Suni zeka makineleri önce çok zor ve karmaşık problemleri çözmek için düşünüldü. Önceleri sadece iklim ve meteoroloji simülasyonları, hisse senedi piyasası olasılıkları gibi hesaplaması uzun ve zahmetli olan alanlar için kullanıldılar.
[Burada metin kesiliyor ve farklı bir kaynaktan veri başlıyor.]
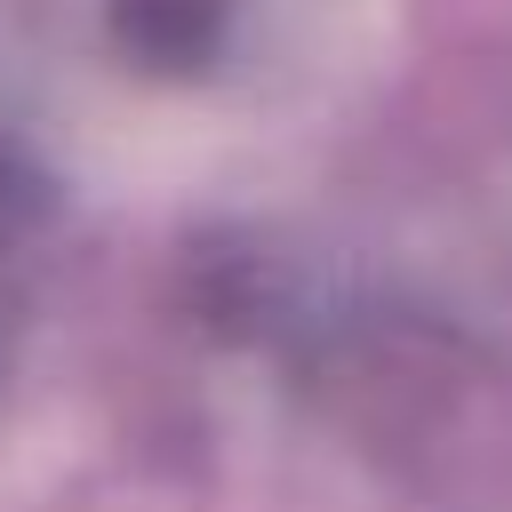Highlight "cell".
<instances>
[{
  "instance_id": "6da1fadb",
  "label": "cell",
  "mask_w": 512,
  "mask_h": 512,
  "mask_svg": "<svg viewBox=\"0 0 512 512\" xmlns=\"http://www.w3.org/2000/svg\"><path fill=\"white\" fill-rule=\"evenodd\" d=\"M104 24L144 72H208L232 48L240 0H104Z\"/></svg>"
},
{
  "instance_id": "7a4b0ae2",
  "label": "cell",
  "mask_w": 512,
  "mask_h": 512,
  "mask_svg": "<svg viewBox=\"0 0 512 512\" xmlns=\"http://www.w3.org/2000/svg\"><path fill=\"white\" fill-rule=\"evenodd\" d=\"M16 256H24V240H16V192L0 176V352H8V312H16Z\"/></svg>"
}]
</instances>
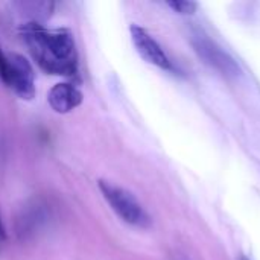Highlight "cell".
I'll return each instance as SVG.
<instances>
[{"mask_svg": "<svg viewBox=\"0 0 260 260\" xmlns=\"http://www.w3.org/2000/svg\"><path fill=\"white\" fill-rule=\"evenodd\" d=\"M18 34L41 70L55 76H78L79 56L73 34L69 29H47L44 24L23 23Z\"/></svg>", "mask_w": 260, "mask_h": 260, "instance_id": "6da1fadb", "label": "cell"}, {"mask_svg": "<svg viewBox=\"0 0 260 260\" xmlns=\"http://www.w3.org/2000/svg\"><path fill=\"white\" fill-rule=\"evenodd\" d=\"M98 186L107 204L123 222L139 229H148L151 225L149 215L129 190L107 180H99Z\"/></svg>", "mask_w": 260, "mask_h": 260, "instance_id": "7a4b0ae2", "label": "cell"}, {"mask_svg": "<svg viewBox=\"0 0 260 260\" xmlns=\"http://www.w3.org/2000/svg\"><path fill=\"white\" fill-rule=\"evenodd\" d=\"M0 81L20 99L35 96V73L30 62L20 53H6L0 47Z\"/></svg>", "mask_w": 260, "mask_h": 260, "instance_id": "3957f363", "label": "cell"}, {"mask_svg": "<svg viewBox=\"0 0 260 260\" xmlns=\"http://www.w3.org/2000/svg\"><path fill=\"white\" fill-rule=\"evenodd\" d=\"M192 46H193L195 52L198 53V56L206 64L216 69L222 75H225V76H238L239 75L241 70H239V66L236 64V61L210 38H207L204 35H195L192 38Z\"/></svg>", "mask_w": 260, "mask_h": 260, "instance_id": "277c9868", "label": "cell"}, {"mask_svg": "<svg viewBox=\"0 0 260 260\" xmlns=\"http://www.w3.org/2000/svg\"><path fill=\"white\" fill-rule=\"evenodd\" d=\"M129 35H131V41H133L137 53L146 62H149L161 70H166V72L174 70L172 61L169 59V56L166 55L163 47L158 44V41L146 29H143L139 24H131Z\"/></svg>", "mask_w": 260, "mask_h": 260, "instance_id": "5b68a950", "label": "cell"}, {"mask_svg": "<svg viewBox=\"0 0 260 260\" xmlns=\"http://www.w3.org/2000/svg\"><path fill=\"white\" fill-rule=\"evenodd\" d=\"M82 101V91L72 82H58L47 93V102L50 108L58 114H67L76 110Z\"/></svg>", "mask_w": 260, "mask_h": 260, "instance_id": "8992f818", "label": "cell"}, {"mask_svg": "<svg viewBox=\"0 0 260 260\" xmlns=\"http://www.w3.org/2000/svg\"><path fill=\"white\" fill-rule=\"evenodd\" d=\"M12 9L17 11V14L23 18H26L24 23H38L44 24L53 14L55 3L53 2H14L11 3Z\"/></svg>", "mask_w": 260, "mask_h": 260, "instance_id": "52a82bcc", "label": "cell"}, {"mask_svg": "<svg viewBox=\"0 0 260 260\" xmlns=\"http://www.w3.org/2000/svg\"><path fill=\"white\" fill-rule=\"evenodd\" d=\"M47 221V210L46 206H41L40 203H35L30 206V209H27L26 212H23V215L18 219V235L26 238L32 233H35L37 230H40V227Z\"/></svg>", "mask_w": 260, "mask_h": 260, "instance_id": "ba28073f", "label": "cell"}, {"mask_svg": "<svg viewBox=\"0 0 260 260\" xmlns=\"http://www.w3.org/2000/svg\"><path fill=\"white\" fill-rule=\"evenodd\" d=\"M166 5L174 12H178V14H183V15H190L198 8V3L192 2V0H169V2H166Z\"/></svg>", "mask_w": 260, "mask_h": 260, "instance_id": "9c48e42d", "label": "cell"}, {"mask_svg": "<svg viewBox=\"0 0 260 260\" xmlns=\"http://www.w3.org/2000/svg\"><path fill=\"white\" fill-rule=\"evenodd\" d=\"M5 244H6V230H5V225H3V221L0 216V251L3 250Z\"/></svg>", "mask_w": 260, "mask_h": 260, "instance_id": "30bf717a", "label": "cell"}, {"mask_svg": "<svg viewBox=\"0 0 260 260\" xmlns=\"http://www.w3.org/2000/svg\"><path fill=\"white\" fill-rule=\"evenodd\" d=\"M239 260H250V259H247L245 256H242V257H241V259H239Z\"/></svg>", "mask_w": 260, "mask_h": 260, "instance_id": "8fae6325", "label": "cell"}]
</instances>
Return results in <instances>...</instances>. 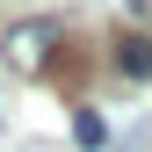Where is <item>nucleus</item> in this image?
<instances>
[{"label":"nucleus","instance_id":"1","mask_svg":"<svg viewBox=\"0 0 152 152\" xmlns=\"http://www.w3.org/2000/svg\"><path fill=\"white\" fill-rule=\"evenodd\" d=\"M51 44H58V22H22V29H7V65H15V72H44V65H51Z\"/></svg>","mask_w":152,"mask_h":152},{"label":"nucleus","instance_id":"2","mask_svg":"<svg viewBox=\"0 0 152 152\" xmlns=\"http://www.w3.org/2000/svg\"><path fill=\"white\" fill-rule=\"evenodd\" d=\"M116 65L130 72V80H152V36H123V44H116Z\"/></svg>","mask_w":152,"mask_h":152},{"label":"nucleus","instance_id":"3","mask_svg":"<svg viewBox=\"0 0 152 152\" xmlns=\"http://www.w3.org/2000/svg\"><path fill=\"white\" fill-rule=\"evenodd\" d=\"M72 138H80L87 152H102V138H109V130H102V116H80V123H72Z\"/></svg>","mask_w":152,"mask_h":152}]
</instances>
Ancak son dört yılda her şey değişti, beş büyük teknoloji firması (Google, Meta, Amazon, Microsoft ve Apple) 2022 yılında araştırma ve geliştirme için 223 milyar dolar harcadı. Bu bütçenin en önemli kısmi suni zeka yatırımlarına gitti.
Bir avuç suni zeka makinesi şu anda dünyada mevcut tüm dijital dataya ulaşabiliyor. İnternette mevcut her şey, yazılmış, çizilmiş ve dijital ortama aktarılmış her byte artık bu bir avuç suni zekânın devasa data işleme sistemlerinde sürekli yenileniyor, işleniyor.
Her birey her an durmaksızın dijital data üretiyor (gerçi dünyada 2.5 milyar kişinin henüz internet bağlantısı yok dolayısı ile daha işlenecek çok veri mevcut), bu veri, dev teknoloji firmalarının dev veri işleme merkezlerinde depolanıyor, işleniyor, tasnif ediliyor; ve nihayet satılıyor. Bireylerin kendi verileri ölçü alınarak hayatları, düşünceleri, geleceğe ilişkin alacakları kararlar dahası yiyecekleri yemeklere kadar her bir eylemi kar amaçlı olarak en fazla parayı veren için arzu edilen yönde satılıyor, manipüle ediliyor.
GELECEĞİ ŞEKİLLENDİRMEK
Şimdiye kadar kısmi olarak dağınık olan bu veri artık suni zeka makineleri sayesinde bir araya geldi ve merkezîleşti. Bu yüzden önce İtalya ardından Kanada suni zeka makinelerinin bilgi toplama ve depolama işlemlerini askıya almak için hukuki girişimler başlattı. Suni zeka makinelerinin insanlık için faydalı sonuçlar üretecek kapasiteleri olduğu çok açık, çözülmesi çok zor problemleri, küresel ısınma simülasyonları, kişiselleştirilmiş tedavi yöntemleri gibi.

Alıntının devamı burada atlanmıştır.